Travail à faire →
A - Répondez aux questions suivantes à partir de l'hommage au maréchal Foch :
(i) Quelle couleur est associée à la promotion de 1871 ?
(ii) En quelle année la grande cape espagnole a-t-elle été supprimée ?
(iii) Combien étaient-ils dans la salle 2, et combien en reste-t-il ?
B - Relevez chaque ligne qui contient la chaîne « closest », en tenant compte de la casse.

Extrait du texte →
______

Hommage au Maréchal Ferdinand FOCH (1871)
Mes chers camarades,
Quand votre Bureau m’a fait le très grand honneur de me proposer de présider cette Assemblée, j’ai pensé tout d’abord à refuser, et avec les meilleures raisons du monde. […]
“ C’est que le patriotisme est plus vif chez les vaincus ”
Mais Foch est mort depuis moins d’un an, j’avais été son camarade de salle et étais resté son ami : j’avais le devoir de vous parler de lui. J’ai donc accepté. […]
Permettez-moi, d’abord, quelques souvenirs de ma vieille, et très chère, promotion de 1871 (promotion jaune, comme celle de nos trois autres maréchaux : Joffre, Fayolle, Maunoury – simple coïncidence).
Nous portions, alors, la grande cape espagnole ; on l’a supprimée en 1873 ; nous l’avons regrettée, elle conservait dans ses plis une parcelle de notre prestige. À l’intérieur de l’École, dans ces temps lointains, le grand chic était d’être aussi débraillé que possible. Foch, lui, était toujours très correct. […]
Exemplaire du discours dédicacé à Anne Fournier-Foch, seconde fille du Maréchal.
En 1871, nous ne pensions qu’à la revanche et pas du tout à l’argent. […] Nous étions […] le reflet de l’ambiance. C’est que beaucoup d’entre nous avaient vu de près les casques à pointe ; beaucoup avaient vu Paris flamber sous les yeux des Allemands, qui occupaient nos forts.
L’ambiance, on la trouvait aussi aux salons de peinture. On n’y a guère vu, après la Grande Guerre, de tableaux militaires. C’est que le patriotisme est plus vif chez les vaincus.
Dans notre salle 2 […], fort rétrécie, nous étions 12, nous restons deux. Il y a quelques années, nous y avons marqué la place de Foch ; il nous a dit alors : « Quand nous étions sur ces bancs, nous n’avions tous qu’une pensée : la Revanche. Nous sentions tous qu’elle viendrait, qu’il la fallait.

______

Données d'entrée →
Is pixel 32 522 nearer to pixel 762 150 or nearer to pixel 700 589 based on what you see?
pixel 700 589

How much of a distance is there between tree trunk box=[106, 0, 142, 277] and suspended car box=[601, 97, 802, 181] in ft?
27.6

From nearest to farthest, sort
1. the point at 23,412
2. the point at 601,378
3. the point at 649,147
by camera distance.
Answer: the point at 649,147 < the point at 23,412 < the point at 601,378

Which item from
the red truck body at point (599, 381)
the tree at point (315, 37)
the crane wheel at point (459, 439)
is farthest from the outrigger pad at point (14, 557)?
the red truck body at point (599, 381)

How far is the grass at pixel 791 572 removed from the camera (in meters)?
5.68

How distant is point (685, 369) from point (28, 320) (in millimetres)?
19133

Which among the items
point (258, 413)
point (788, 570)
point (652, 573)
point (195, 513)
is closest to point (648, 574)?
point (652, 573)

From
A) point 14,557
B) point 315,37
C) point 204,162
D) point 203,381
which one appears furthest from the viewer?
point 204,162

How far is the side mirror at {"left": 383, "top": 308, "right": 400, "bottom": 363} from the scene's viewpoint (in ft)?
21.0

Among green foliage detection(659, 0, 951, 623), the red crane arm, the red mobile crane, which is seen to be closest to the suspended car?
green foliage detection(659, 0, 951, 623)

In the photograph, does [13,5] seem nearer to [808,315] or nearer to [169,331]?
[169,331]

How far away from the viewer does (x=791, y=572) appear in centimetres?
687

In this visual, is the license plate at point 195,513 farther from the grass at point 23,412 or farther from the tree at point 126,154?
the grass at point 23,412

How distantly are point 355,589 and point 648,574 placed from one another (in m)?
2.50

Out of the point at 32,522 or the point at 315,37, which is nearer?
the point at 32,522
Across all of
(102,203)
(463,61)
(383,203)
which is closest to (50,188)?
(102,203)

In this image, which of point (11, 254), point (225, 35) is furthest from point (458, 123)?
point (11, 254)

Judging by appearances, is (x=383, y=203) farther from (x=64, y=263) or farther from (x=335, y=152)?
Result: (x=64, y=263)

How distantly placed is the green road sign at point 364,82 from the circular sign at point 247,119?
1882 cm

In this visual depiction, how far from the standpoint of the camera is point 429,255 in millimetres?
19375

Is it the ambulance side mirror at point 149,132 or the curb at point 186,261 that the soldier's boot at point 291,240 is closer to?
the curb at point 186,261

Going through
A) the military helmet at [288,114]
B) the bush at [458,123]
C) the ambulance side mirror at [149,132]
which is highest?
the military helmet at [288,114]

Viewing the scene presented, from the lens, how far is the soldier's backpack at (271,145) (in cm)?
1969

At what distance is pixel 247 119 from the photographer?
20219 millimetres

______

Solutions par tâche →
A -
(i) Le jaune : c'était une promotion jaune.
(ii) En 1873.
(iii) Ils étaient 12, et il en reste deux.

B -
is closest to point (648, 574)?
Among green foliage detection(659, 0, 951, 623), the red crane arm, the red mobile crane, which is seen to be closest to the suspended car?
which is closest to (50,188)?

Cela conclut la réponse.